Render the lines that run from the one containing "At what distance does" through the last line as a Markdown table with the columns No. and Line, one row per line. Skip blank lines and leave the pictures out.

-- -- --

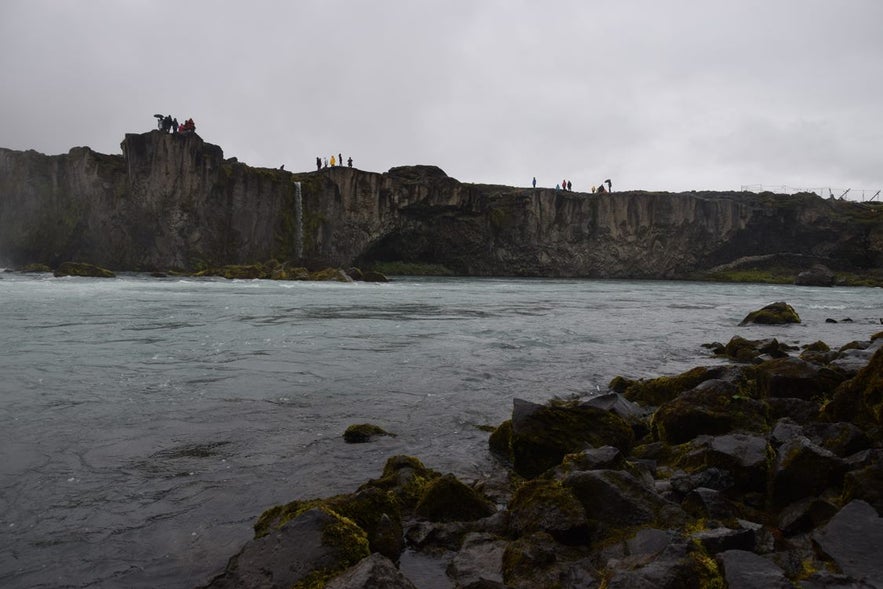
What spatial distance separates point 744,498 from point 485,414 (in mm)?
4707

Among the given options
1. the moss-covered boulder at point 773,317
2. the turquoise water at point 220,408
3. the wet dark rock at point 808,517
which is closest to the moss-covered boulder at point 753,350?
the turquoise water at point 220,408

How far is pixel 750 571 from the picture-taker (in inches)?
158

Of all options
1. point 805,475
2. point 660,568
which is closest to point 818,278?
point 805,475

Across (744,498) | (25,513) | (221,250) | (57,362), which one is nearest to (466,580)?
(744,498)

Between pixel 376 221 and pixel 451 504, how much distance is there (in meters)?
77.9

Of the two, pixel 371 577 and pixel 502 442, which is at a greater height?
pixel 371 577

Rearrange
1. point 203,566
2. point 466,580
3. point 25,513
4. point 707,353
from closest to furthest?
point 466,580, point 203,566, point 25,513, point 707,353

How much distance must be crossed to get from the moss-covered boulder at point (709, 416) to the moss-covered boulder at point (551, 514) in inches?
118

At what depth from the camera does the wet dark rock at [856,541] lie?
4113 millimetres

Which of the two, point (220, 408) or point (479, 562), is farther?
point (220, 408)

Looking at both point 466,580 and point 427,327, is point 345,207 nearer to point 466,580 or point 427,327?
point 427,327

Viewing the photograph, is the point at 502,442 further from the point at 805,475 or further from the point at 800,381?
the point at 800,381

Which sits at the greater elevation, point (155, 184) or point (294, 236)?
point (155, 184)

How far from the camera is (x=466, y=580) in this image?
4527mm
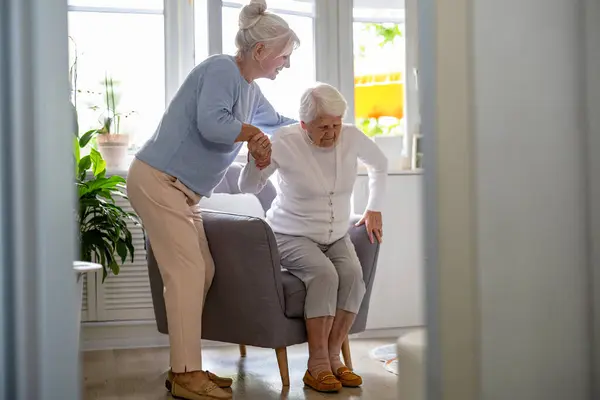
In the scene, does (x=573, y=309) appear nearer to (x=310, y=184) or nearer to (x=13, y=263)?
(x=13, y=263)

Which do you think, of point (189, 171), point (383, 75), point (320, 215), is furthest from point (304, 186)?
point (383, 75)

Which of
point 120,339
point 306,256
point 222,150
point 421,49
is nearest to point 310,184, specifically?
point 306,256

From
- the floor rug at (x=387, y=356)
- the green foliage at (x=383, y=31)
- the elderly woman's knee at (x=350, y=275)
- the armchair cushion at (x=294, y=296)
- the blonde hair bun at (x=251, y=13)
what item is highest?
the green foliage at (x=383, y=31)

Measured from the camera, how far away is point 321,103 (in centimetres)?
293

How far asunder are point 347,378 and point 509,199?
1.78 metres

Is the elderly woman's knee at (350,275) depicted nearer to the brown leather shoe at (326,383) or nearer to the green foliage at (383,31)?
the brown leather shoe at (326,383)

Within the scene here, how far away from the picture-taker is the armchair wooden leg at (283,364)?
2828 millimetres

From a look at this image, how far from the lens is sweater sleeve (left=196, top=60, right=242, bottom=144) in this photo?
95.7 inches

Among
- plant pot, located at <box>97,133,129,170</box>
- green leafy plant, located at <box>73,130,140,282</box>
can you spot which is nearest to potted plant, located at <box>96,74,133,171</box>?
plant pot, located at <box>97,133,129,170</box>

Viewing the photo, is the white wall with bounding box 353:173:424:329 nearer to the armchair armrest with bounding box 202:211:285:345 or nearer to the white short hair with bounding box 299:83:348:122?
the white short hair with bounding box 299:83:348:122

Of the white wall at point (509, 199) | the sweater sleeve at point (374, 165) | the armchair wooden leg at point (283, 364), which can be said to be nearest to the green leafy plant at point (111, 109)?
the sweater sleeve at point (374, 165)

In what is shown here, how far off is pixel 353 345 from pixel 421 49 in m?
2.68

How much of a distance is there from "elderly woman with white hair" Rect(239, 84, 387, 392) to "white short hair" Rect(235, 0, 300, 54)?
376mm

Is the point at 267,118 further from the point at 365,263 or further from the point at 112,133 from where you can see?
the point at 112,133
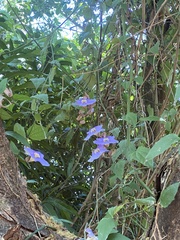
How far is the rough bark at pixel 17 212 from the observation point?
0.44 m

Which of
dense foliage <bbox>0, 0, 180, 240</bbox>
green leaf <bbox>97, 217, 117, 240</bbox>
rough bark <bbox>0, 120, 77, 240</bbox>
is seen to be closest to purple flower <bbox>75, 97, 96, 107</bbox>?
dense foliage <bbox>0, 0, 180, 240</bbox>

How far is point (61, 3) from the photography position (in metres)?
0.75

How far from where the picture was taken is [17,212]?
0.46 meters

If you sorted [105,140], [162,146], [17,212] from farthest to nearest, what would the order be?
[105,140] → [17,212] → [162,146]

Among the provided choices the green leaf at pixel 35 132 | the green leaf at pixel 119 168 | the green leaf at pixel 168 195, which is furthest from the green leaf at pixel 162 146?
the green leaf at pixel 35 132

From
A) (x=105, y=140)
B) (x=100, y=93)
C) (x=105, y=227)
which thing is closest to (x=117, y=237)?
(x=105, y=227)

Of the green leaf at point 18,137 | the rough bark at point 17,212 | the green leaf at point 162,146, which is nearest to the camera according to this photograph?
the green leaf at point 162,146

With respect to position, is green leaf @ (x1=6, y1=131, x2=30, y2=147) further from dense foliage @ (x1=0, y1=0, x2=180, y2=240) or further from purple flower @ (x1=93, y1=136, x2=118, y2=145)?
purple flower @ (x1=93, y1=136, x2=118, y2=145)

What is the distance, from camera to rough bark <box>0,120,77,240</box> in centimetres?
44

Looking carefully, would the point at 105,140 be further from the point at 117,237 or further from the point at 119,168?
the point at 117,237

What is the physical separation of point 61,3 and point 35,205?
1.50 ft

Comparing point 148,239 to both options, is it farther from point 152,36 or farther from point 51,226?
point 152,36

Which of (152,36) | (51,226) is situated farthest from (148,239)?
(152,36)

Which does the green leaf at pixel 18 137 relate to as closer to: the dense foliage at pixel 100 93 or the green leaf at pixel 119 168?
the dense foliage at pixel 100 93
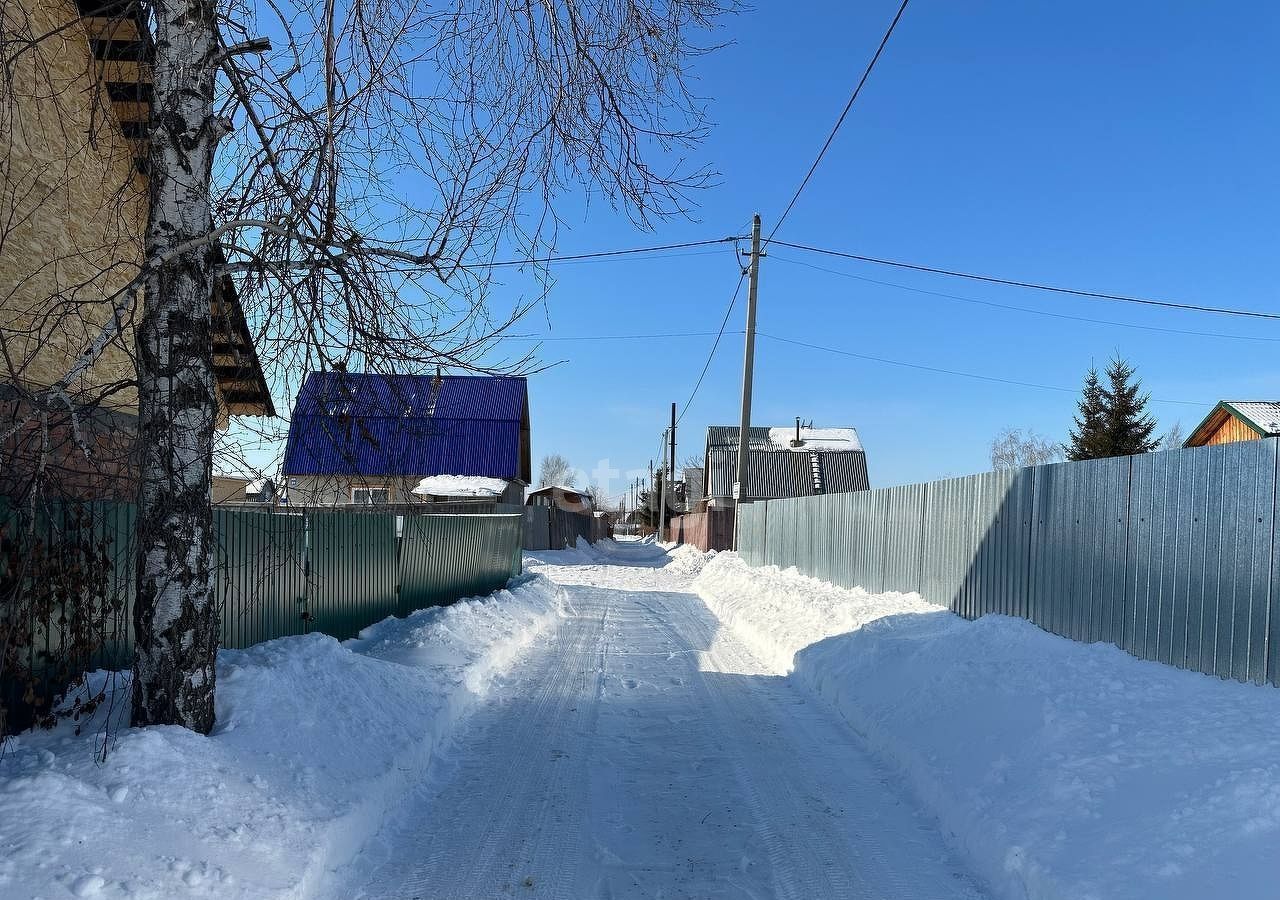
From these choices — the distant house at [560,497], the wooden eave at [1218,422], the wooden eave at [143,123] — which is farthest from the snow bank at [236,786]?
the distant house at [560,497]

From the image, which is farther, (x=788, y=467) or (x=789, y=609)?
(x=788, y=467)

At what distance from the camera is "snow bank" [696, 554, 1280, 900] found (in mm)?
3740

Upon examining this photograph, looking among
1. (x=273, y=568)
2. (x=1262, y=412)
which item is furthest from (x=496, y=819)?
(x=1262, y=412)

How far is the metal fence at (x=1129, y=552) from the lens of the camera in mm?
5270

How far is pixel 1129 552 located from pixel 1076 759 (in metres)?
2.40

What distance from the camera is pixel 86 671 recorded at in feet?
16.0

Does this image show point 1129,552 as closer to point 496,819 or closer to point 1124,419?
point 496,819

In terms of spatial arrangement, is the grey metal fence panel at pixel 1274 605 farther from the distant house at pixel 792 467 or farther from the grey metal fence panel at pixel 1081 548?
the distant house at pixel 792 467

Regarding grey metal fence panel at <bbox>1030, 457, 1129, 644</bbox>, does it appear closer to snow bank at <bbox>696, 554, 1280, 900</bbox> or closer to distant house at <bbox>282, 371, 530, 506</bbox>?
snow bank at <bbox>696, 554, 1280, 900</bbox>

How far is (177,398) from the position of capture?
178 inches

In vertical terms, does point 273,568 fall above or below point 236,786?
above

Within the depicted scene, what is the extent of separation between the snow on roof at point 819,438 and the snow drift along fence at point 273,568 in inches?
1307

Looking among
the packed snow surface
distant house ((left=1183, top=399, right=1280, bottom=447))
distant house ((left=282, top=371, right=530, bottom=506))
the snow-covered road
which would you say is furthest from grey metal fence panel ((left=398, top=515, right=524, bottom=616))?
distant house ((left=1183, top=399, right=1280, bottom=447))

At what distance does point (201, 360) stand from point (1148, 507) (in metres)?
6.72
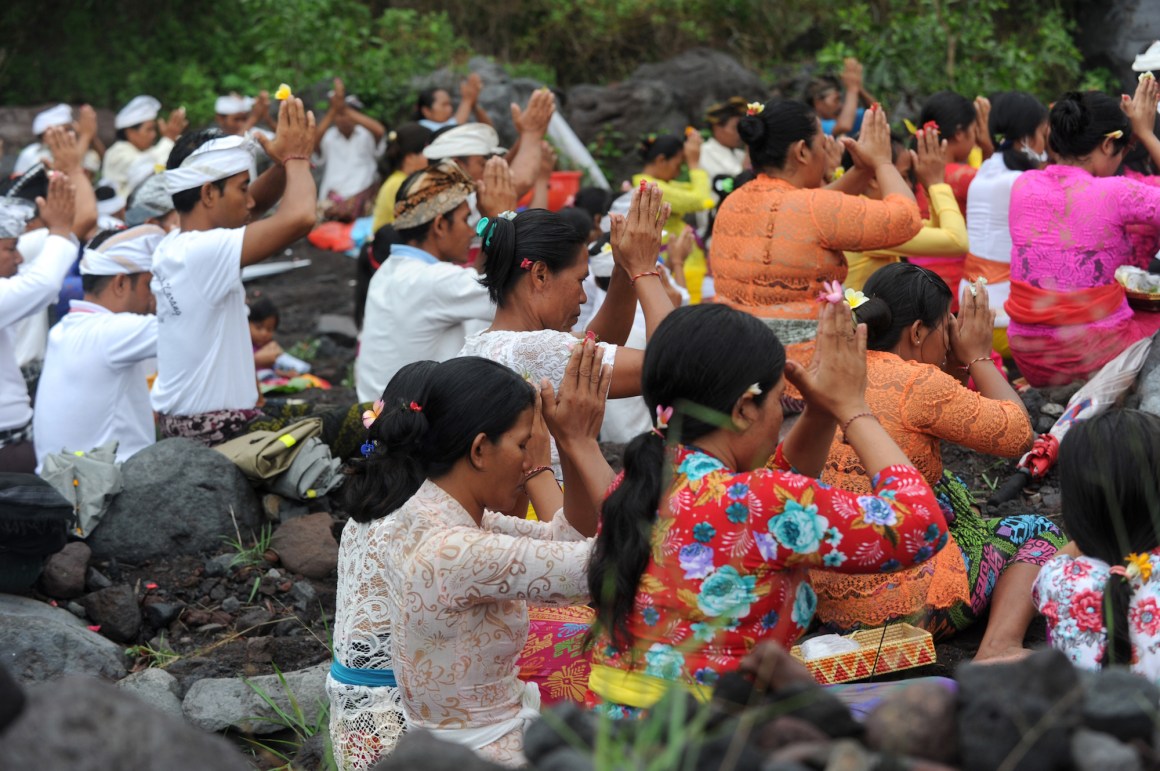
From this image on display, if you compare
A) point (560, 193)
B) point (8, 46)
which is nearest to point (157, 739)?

-- -- --

__TASK ANSWER__.
| No. | Line |
|---|---|
| 1 | At what distance does point (201, 360) stand from point (1148, 507) (in metres)? |
| 2 | 6.72 |
| 3 | From this image on display, if you compare |
| 4 | A) point (560, 193) |
| 5 | B) point (8, 46) |
| 6 | which is nearest to point (157, 739)? |